Monday, January 24, 2022

'THE FOUNTAINHEAD'.....AYN RAND'S EDIFICE WRECKS......


 The Fountainhead (1949)     Throughout the years, we've encountered any number of movies undeservedly described as "one of a kind"......

              Here's one, that beyond a reasonable doubt, richly earns that categorization......

              Whatever's left of our mind boggles at the thought of explaining the beliefs of the novelist, philosopher and would-be screenwriter Ayn Rand......(or as their popularly known, "objectivism").

               Something along the lines of  'the individual's freedom and ideas outweigh any mass group working together for what's collectively known as The Greater Good'......in other words....every man for himself,...... live free or die hard and the with hell whatever the go-along get-along crowd thinks. Individual reason is everything and mass movements, like organized religion, communism, socialism and other authoritarian dogma are just opiates for the masses.......

               Well.....more or less. We think....maybe.

               In an unheard move for Warner Brothers (or Hollywood itself, for that matter), Rand, whose woeful attempts at movie scripts never saw the light of a projector, adapted her own bestselling novel for the screen.  

                "The Fountainhead", a long, verbose espousal of  Rand's Objectivism thinly disguised as a novel, centered around Howard Roarke, a brilliant, uncompromising architect.  Roarke, whose ultra-modern designs mimic those of Frank Lloyd Wright ,supposedly outrages the powers-that-be and general public with his stubborn individualism, creativity and his refusal to bend to mass opinion. 

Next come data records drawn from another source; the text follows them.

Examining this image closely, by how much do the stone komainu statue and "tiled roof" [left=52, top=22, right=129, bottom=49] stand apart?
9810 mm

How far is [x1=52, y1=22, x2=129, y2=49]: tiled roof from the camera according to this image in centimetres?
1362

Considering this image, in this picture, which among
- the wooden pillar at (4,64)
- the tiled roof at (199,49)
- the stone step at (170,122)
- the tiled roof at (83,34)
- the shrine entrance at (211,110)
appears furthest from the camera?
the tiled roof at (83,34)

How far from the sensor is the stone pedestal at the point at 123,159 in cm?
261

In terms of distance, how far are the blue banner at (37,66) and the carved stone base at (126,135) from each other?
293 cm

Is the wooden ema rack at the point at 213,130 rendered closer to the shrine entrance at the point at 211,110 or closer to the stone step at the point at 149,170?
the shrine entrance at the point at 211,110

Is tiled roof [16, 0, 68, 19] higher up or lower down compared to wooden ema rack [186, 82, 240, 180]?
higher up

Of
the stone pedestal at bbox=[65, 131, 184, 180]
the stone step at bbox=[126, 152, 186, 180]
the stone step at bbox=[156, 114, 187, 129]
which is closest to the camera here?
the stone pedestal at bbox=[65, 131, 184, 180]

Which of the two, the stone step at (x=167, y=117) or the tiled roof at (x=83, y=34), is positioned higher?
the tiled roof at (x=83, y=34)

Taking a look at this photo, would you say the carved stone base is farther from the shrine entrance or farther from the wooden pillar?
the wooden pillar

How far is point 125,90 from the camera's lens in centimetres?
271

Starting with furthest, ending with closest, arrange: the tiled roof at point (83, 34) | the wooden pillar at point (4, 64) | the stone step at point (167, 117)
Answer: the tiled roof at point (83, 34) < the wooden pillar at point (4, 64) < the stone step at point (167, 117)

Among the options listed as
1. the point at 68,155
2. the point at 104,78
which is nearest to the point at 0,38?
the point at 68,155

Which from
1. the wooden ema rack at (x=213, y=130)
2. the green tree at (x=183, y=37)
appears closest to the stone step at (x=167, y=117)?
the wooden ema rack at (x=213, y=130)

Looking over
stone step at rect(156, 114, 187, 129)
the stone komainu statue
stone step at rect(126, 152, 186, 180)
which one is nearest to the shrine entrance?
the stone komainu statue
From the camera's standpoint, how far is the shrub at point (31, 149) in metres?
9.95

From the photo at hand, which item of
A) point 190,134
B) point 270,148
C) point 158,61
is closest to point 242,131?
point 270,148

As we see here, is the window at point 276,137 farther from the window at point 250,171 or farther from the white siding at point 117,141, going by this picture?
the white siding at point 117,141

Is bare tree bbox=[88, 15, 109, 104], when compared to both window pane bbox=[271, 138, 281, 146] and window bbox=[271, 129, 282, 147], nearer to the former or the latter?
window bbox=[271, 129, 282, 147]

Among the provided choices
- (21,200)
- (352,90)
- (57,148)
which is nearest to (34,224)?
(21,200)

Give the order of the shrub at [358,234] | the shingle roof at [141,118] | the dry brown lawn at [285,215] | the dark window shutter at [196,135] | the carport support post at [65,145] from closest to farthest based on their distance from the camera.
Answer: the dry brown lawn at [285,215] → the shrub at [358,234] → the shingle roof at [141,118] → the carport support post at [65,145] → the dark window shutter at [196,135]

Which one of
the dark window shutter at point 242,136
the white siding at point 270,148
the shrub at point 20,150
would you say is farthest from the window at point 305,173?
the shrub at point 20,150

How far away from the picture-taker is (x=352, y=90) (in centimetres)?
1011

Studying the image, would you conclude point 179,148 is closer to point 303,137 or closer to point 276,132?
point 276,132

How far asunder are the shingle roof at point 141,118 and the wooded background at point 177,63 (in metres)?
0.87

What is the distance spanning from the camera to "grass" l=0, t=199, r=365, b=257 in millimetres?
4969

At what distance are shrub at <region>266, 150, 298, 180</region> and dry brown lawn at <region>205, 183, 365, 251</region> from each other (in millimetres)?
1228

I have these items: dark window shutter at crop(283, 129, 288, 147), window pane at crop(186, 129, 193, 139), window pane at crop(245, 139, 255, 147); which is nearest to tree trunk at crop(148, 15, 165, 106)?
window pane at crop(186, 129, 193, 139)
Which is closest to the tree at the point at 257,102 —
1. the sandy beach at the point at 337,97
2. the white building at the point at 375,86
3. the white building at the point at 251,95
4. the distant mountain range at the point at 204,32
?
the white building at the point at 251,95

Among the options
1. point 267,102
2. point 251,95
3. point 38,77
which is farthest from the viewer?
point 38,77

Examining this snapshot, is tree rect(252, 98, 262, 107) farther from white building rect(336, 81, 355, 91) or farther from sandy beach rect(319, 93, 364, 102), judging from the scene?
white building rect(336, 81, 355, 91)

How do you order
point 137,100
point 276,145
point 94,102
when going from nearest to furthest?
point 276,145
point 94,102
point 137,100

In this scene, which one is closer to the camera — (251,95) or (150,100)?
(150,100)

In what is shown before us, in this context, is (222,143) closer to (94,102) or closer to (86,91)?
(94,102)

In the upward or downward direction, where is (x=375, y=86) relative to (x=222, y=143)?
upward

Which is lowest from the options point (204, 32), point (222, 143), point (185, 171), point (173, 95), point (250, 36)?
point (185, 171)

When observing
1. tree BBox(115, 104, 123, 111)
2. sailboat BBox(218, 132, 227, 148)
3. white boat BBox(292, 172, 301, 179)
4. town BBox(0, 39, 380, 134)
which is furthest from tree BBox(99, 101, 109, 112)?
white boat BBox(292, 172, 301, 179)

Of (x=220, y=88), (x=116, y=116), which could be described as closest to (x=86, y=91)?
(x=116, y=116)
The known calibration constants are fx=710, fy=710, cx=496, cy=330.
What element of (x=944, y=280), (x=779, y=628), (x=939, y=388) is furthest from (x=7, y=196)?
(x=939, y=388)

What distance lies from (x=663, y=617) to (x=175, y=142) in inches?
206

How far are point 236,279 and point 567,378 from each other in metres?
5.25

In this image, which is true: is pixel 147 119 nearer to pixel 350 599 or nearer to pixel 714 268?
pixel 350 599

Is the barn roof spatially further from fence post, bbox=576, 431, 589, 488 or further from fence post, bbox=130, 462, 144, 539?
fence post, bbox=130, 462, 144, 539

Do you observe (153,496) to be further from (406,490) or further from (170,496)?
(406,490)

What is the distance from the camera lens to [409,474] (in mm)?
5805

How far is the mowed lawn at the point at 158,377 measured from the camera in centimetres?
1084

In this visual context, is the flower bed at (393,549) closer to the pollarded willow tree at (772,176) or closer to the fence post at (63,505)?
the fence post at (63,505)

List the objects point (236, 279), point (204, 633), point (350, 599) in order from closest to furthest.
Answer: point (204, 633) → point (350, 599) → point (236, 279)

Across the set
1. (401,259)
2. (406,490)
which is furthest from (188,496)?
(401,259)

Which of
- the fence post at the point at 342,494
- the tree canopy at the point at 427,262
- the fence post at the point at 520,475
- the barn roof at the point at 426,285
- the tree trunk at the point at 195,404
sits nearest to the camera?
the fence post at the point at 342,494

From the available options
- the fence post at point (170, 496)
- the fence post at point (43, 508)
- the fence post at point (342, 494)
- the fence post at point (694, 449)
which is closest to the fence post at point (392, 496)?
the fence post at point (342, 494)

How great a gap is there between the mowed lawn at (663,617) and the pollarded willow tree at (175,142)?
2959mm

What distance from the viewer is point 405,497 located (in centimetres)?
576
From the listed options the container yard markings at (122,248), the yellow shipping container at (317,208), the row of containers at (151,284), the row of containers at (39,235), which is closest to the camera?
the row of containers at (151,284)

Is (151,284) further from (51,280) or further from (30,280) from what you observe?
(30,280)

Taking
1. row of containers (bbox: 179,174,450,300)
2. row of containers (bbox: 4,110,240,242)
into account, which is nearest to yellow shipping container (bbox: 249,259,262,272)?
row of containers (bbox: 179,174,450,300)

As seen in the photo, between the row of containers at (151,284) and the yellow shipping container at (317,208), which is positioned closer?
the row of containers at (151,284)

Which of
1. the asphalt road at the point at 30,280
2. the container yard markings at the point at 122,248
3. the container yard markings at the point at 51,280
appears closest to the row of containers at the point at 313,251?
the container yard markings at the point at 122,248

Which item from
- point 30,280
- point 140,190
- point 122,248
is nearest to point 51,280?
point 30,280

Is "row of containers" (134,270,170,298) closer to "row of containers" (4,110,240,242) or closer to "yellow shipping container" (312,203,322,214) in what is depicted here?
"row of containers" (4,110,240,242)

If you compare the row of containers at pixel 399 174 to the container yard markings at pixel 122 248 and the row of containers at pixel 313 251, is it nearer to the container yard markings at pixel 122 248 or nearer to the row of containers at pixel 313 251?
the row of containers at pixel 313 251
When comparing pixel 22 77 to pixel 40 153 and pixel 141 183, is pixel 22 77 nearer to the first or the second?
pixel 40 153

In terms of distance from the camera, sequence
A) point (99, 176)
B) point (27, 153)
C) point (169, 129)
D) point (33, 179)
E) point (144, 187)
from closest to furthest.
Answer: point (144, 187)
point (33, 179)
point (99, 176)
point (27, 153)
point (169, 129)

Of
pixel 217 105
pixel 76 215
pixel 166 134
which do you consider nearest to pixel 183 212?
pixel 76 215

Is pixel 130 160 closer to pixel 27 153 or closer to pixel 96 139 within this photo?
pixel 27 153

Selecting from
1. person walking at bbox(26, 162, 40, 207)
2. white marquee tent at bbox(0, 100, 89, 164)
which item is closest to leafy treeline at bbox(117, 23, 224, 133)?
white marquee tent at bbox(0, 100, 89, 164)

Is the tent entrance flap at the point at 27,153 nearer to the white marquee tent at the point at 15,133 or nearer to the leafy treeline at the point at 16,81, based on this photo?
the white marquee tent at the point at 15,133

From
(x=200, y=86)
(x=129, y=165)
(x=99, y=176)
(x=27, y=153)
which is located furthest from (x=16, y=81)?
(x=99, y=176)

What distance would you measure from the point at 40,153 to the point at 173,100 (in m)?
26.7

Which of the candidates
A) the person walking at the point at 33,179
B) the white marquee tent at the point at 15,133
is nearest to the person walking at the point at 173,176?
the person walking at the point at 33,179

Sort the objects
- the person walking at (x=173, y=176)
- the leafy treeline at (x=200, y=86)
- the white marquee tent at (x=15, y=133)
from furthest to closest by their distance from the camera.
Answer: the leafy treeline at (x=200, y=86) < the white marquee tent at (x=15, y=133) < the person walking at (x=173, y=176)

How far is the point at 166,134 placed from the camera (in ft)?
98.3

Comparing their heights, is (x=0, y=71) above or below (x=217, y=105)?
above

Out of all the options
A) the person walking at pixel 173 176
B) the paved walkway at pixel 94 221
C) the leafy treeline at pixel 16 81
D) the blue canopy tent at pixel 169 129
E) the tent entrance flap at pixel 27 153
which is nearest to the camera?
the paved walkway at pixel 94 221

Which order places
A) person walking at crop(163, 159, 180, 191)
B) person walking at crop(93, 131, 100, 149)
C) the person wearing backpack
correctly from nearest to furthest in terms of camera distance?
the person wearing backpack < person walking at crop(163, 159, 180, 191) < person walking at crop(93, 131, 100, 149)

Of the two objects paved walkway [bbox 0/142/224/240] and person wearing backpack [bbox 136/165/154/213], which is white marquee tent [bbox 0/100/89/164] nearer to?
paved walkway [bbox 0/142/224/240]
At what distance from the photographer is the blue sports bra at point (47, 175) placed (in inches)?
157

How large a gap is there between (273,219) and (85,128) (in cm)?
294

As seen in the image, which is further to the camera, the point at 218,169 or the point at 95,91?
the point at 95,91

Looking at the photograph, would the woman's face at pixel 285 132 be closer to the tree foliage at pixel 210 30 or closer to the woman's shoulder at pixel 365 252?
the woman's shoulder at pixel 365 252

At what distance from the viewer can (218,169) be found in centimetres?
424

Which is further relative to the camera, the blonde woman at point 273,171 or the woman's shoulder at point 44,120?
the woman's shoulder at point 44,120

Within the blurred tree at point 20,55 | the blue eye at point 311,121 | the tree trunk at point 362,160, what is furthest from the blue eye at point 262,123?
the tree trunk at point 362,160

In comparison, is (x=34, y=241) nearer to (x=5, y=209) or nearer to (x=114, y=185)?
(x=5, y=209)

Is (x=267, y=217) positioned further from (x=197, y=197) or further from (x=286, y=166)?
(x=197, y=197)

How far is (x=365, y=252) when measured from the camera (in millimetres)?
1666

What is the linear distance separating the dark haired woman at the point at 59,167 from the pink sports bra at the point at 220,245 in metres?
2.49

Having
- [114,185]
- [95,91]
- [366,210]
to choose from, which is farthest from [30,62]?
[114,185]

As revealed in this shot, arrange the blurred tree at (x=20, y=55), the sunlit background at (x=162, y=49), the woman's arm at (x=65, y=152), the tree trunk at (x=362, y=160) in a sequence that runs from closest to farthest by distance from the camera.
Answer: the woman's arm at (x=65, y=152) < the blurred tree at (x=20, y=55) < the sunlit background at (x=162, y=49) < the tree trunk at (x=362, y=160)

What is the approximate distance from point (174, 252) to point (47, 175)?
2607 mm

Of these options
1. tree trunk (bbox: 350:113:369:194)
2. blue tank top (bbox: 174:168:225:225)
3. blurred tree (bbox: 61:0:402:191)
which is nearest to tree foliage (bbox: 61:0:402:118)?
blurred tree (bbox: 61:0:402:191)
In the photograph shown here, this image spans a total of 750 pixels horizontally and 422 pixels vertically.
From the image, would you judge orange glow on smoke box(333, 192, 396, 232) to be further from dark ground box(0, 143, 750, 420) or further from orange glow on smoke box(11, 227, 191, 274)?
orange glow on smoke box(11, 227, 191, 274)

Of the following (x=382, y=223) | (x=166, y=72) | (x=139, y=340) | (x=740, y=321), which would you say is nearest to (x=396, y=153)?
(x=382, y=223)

              (The  producers reached out to Wright to design the Roarke buildings shown in the film but balked at the legendary architect's $250,000 fee.....)

                 And in case you didn't get the ideas in play here, Rand's screenplay unaltered and untampered with, turns all of the film's  dialogue into her precise, instructive  philosophic rants on objectivism.

                If this sounds like a somewhat bizarre technique for 1949 Hollywood studio product, you've got to see it in action to believe it.

                 Though set in New York City, the film sounds like it's taking place on another planet, where the inhabitants  address each other only in stilted, grammatically correct platitudes......(much like outer space aliens in cheesy 1950's science fiction movies). So there's nothing in the film that sounds even close to normal human speech. )

                  Gary Cooper, that monotone, man-of-few-words icon, was Rand's personal choice to play the staunchly iconoclastic Roarke. And Cooper makes a valiant attempt to plow through all of Rand's declarative paragraphs as best he can, as does Patricia Neal as the heiress who adores him.....

                 (We did our best not to groan and snicker at the one and only scene where Rand's relentless speechifying takes a brief rest.......in which Neal falls deliriously in love as the sight of Cooper wielding a power drill, stroking its barrel he rams in into solid rock.......it's as close as this movie comes to being....uh....cinematic....)

                  And by all means, let's hear it for the usually stoic Cooper. In the film's looniest scene, he's put on trial for blowing up a construction site where his designs were altered by lesser architects.  Acting as his own attorney, Cooper, in what must to must have amounted to 30 pages of Rand's impossible dialogue, delivers an endless speech outlining the principles of the author's objectivism to his jury.  (Cooper revealed later that he never really understood any of it......)

                   Lucky for him, the jury's a philosophical bunch, ignoring the judge's instructions to render a verdict strictly based on the actual criminal offense.......which leads to a true Hollywood ending, with Neal ascending to the top of Cooper's latest creation......a phallus-like skyscraper where he's waiting at the very tip.......still rigid and unbowed. 

                   Truly a sight to behold and listen to, "The Fountainhead", as offbeat as it is, deserves at least one viewing by any dedicated movie buff.......and then feel free to argue out its politics with whoever watches it with you and won't stop speaking to you if you disagree with each other 3 stars (***).